§ What needs to be done
Can you render every line of the records below as a Markdown table with the columns Row and Text, numbering each row and skipping blank lines? Leave the pictures out of the table.

----------

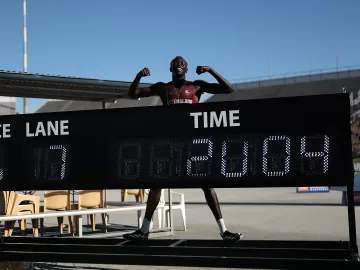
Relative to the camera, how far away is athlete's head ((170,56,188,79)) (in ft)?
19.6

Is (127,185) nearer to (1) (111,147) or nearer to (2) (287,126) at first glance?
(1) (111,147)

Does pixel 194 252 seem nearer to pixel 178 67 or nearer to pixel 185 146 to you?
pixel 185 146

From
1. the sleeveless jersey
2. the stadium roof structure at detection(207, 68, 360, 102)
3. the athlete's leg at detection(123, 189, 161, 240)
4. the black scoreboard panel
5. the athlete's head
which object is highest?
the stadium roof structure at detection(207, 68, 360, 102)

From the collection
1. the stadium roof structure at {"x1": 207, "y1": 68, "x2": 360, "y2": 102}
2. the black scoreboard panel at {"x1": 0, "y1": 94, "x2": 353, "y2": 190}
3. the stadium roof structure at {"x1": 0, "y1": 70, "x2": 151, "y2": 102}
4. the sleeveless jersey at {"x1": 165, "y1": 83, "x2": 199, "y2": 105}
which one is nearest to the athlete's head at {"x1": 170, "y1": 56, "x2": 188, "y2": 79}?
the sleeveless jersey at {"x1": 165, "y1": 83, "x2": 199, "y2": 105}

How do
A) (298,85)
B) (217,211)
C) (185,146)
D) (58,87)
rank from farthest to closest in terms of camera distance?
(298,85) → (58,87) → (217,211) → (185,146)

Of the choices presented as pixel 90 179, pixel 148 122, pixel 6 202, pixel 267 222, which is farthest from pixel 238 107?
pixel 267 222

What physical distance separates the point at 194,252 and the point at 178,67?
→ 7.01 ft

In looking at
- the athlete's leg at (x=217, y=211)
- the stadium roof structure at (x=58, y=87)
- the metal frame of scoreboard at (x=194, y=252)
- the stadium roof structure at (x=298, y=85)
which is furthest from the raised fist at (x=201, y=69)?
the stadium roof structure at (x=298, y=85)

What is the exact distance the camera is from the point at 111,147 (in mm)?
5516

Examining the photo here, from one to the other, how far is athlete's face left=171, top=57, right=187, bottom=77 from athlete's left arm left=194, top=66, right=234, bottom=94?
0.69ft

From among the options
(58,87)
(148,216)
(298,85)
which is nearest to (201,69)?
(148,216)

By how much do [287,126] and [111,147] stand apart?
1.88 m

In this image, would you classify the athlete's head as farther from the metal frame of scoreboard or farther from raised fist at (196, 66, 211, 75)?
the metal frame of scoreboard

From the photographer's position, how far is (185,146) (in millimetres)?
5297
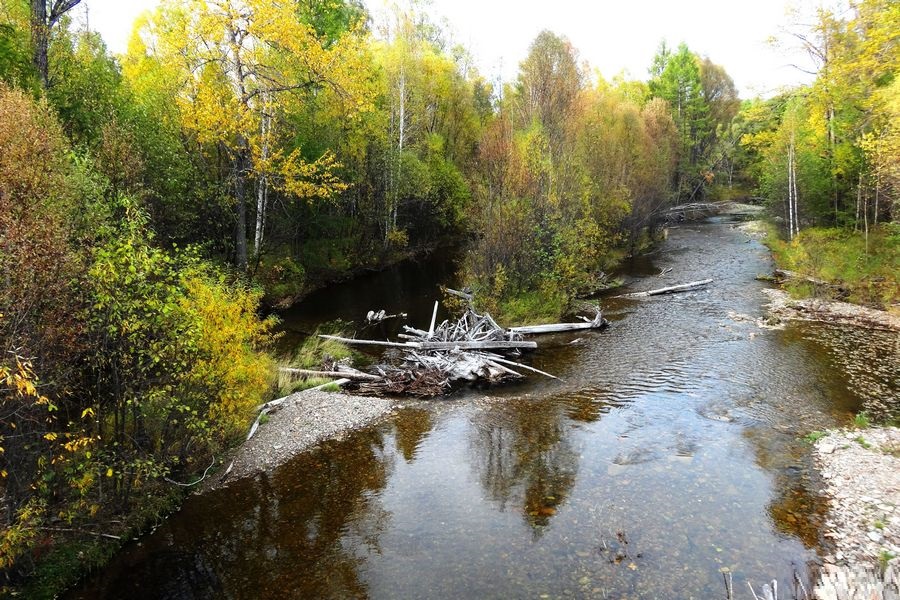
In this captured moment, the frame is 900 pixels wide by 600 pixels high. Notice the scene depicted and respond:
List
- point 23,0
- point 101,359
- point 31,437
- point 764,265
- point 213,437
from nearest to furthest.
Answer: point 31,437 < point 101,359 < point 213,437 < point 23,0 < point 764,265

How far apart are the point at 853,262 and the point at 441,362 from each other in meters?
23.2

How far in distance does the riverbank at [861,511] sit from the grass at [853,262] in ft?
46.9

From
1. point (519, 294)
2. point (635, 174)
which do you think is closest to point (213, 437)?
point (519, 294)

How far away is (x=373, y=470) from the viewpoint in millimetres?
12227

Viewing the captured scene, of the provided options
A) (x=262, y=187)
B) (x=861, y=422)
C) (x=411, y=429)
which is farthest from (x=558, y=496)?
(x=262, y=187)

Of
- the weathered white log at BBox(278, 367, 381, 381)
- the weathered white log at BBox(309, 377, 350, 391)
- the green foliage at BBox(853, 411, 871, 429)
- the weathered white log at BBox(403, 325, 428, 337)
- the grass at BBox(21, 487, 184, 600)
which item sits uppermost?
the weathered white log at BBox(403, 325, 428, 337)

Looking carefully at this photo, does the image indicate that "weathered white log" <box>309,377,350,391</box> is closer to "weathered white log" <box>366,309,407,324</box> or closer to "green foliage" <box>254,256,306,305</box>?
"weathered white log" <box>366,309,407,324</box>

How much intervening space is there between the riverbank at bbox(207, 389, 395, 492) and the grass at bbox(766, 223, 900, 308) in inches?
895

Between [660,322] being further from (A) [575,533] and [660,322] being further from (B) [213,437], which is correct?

----------

§ Solved exercise
| Row | Text |
|---|---|
| 1 | Relative to the camera, how far away is athlete's head ((170,56,188,79)) (in ft)? |
| 2 | 19.6 |
| 3 | Is (127,185) nearer to (1) (111,147) or nearer to (2) (287,126) at first glance? |
| 4 | (1) (111,147) |
| 5 | Does pixel 194 252 seem nearer to pixel 178 67 or nearer to pixel 185 146 to you? |
| 6 | pixel 185 146 |
| 7 | From |
| 8 | 1. the sleeveless jersey |
| 9 | 2. the stadium roof structure at detection(207, 68, 360, 102) |
| 10 | 3. the athlete's leg at detection(123, 189, 161, 240) |
| 11 | 4. the black scoreboard panel |
| 12 | 5. the athlete's head |
| 13 | which object is highest? |
| 14 | the stadium roof structure at detection(207, 68, 360, 102) |
| 15 | From the collection |
| 16 | 1. the stadium roof structure at {"x1": 207, "y1": 68, "x2": 360, "y2": 102} |
| 17 | 2. the black scoreboard panel at {"x1": 0, "y1": 94, "x2": 353, "y2": 190} |
| 18 | 3. the stadium roof structure at {"x1": 0, "y1": 70, "x2": 151, "y2": 102} |
| 19 | 4. the sleeveless jersey at {"x1": 165, "y1": 83, "x2": 199, "y2": 105} |
| 20 | which one is nearest to the athlete's head at {"x1": 170, "y1": 56, "x2": 188, "y2": 79}? |
| 21 | the sleeveless jersey at {"x1": 165, "y1": 83, "x2": 199, "y2": 105} |
| 22 | How do |
| 23 | A) (298,85) |
| 24 | B) (217,211) |
| 25 | C) (185,146) |
| 26 | D) (58,87) |
| 27 | rank from farthest to closest in terms of camera distance? |
| 28 | (298,85) → (58,87) → (217,211) → (185,146) |
| 29 | Of the choices presented as pixel 90 179, pixel 148 122, pixel 6 202, pixel 267 222, which is farthest from pixel 238 107? |
| 30 | pixel 267 222 |
| 31 | What physical distance separates the point at 194,252 and the point at 178,67? |
| 32 | → 7.01 ft |
| 33 | In looking at |
| 34 | - the athlete's leg at (x=217, y=211) |
| 35 | - the stadium roof structure at (x=58, y=87) |
| 36 | - the metal frame of scoreboard at (x=194, y=252) |
| 37 | - the stadium roof structure at (x=298, y=85) |
| 38 | which is furthest from the raised fist at (x=201, y=69)? |
| 39 | the stadium roof structure at (x=298, y=85) |
| 40 | What is the exact distance the camera is from the point at 111,147 (in mm)? |
| 41 | 5516 |
| 42 | Examining the photo here, from one to the other, how far is athlete's face left=171, top=57, right=187, bottom=77 from athlete's left arm left=194, top=66, right=234, bottom=94? |
| 43 | 0.69ft |
| 44 | From among the options |
| 45 | (58,87) |
| 46 | (148,216) |
| 47 | (298,85) |
| 48 | which is nearest to (201,69)? |
| 49 | (148,216) |
| 50 | By how much do [287,126] and [111,147] stand apart? |
| 51 | 1.88 m |
| 52 | In this image, would you classify the athlete's head as farther from the metal frame of scoreboard or farther from raised fist at (196, 66, 211, 75)? |
| 53 | the metal frame of scoreboard |
| 54 | From the photographer's position, how far is (185,146) (in millimetres)? |
| 55 | 5297 |
| 56 | In this captured moment, the frame is 900 pixels wide by 600 pixels high. Notice the scene depicted and respond: |
| 57 | List |
| 58 | - point 23,0 |
| 59 | - point 101,359 |
| 60 | - point 31,437 |
| 61 | - point 764,265 |
| 62 | - point 213,437 |
| 63 | from nearest to furthest. |
| 64 | Answer: point 31,437 < point 101,359 < point 213,437 < point 23,0 < point 764,265 |
| 65 | How far apart are the point at 853,262 and the point at 441,362 from each other in meters? |
| 66 | 23.2 |
| 67 | How far in distance does the riverbank at [861,511] sit from the grass at [853,262] in ft? |
| 68 | 46.9 |
| 69 | From |
| 70 | 1. point (519, 294) |
| 71 | 2. point (635, 174) |
| 72 | which do you think is closest to point (213, 437)? |
| 73 | point (519, 294) |
| 74 | How far away is (x=373, y=470) from the viewpoint in millimetres? |
| 75 | 12227 |
| 76 | Viewing the captured scene, of the provided options |
| 77 | A) (x=262, y=187) |
| 78 | B) (x=861, y=422) |
| 79 | C) (x=411, y=429) |
| 80 | which is farthest from (x=558, y=496)? |
| 81 | (x=262, y=187) |
| 82 | Of |
| 83 | - the weathered white log at BBox(278, 367, 381, 381) |
| 84 | - the weathered white log at BBox(309, 377, 350, 391) |
| 85 | - the green foliage at BBox(853, 411, 871, 429) |
| 86 | - the weathered white log at BBox(403, 325, 428, 337) |
| 87 | - the grass at BBox(21, 487, 184, 600) |
| 88 | which item sits uppermost? |
| 89 | the weathered white log at BBox(403, 325, 428, 337) |
| 90 | Looking carefully at this photo, does the image indicate that "weathered white log" <box>309,377,350,391</box> is closer to "weathered white log" <box>366,309,407,324</box> or closer to "green foliage" <box>254,256,306,305</box>? |
| 91 | "weathered white log" <box>366,309,407,324</box> |
| 92 | How much intervening space is there between the riverbank at bbox(207, 389, 395, 492) and the grass at bbox(766, 223, 900, 308) in inches? |
| 93 | 895 |
| 94 | Between [660,322] being further from (A) [575,533] and [660,322] being further from (B) [213,437], which is correct? |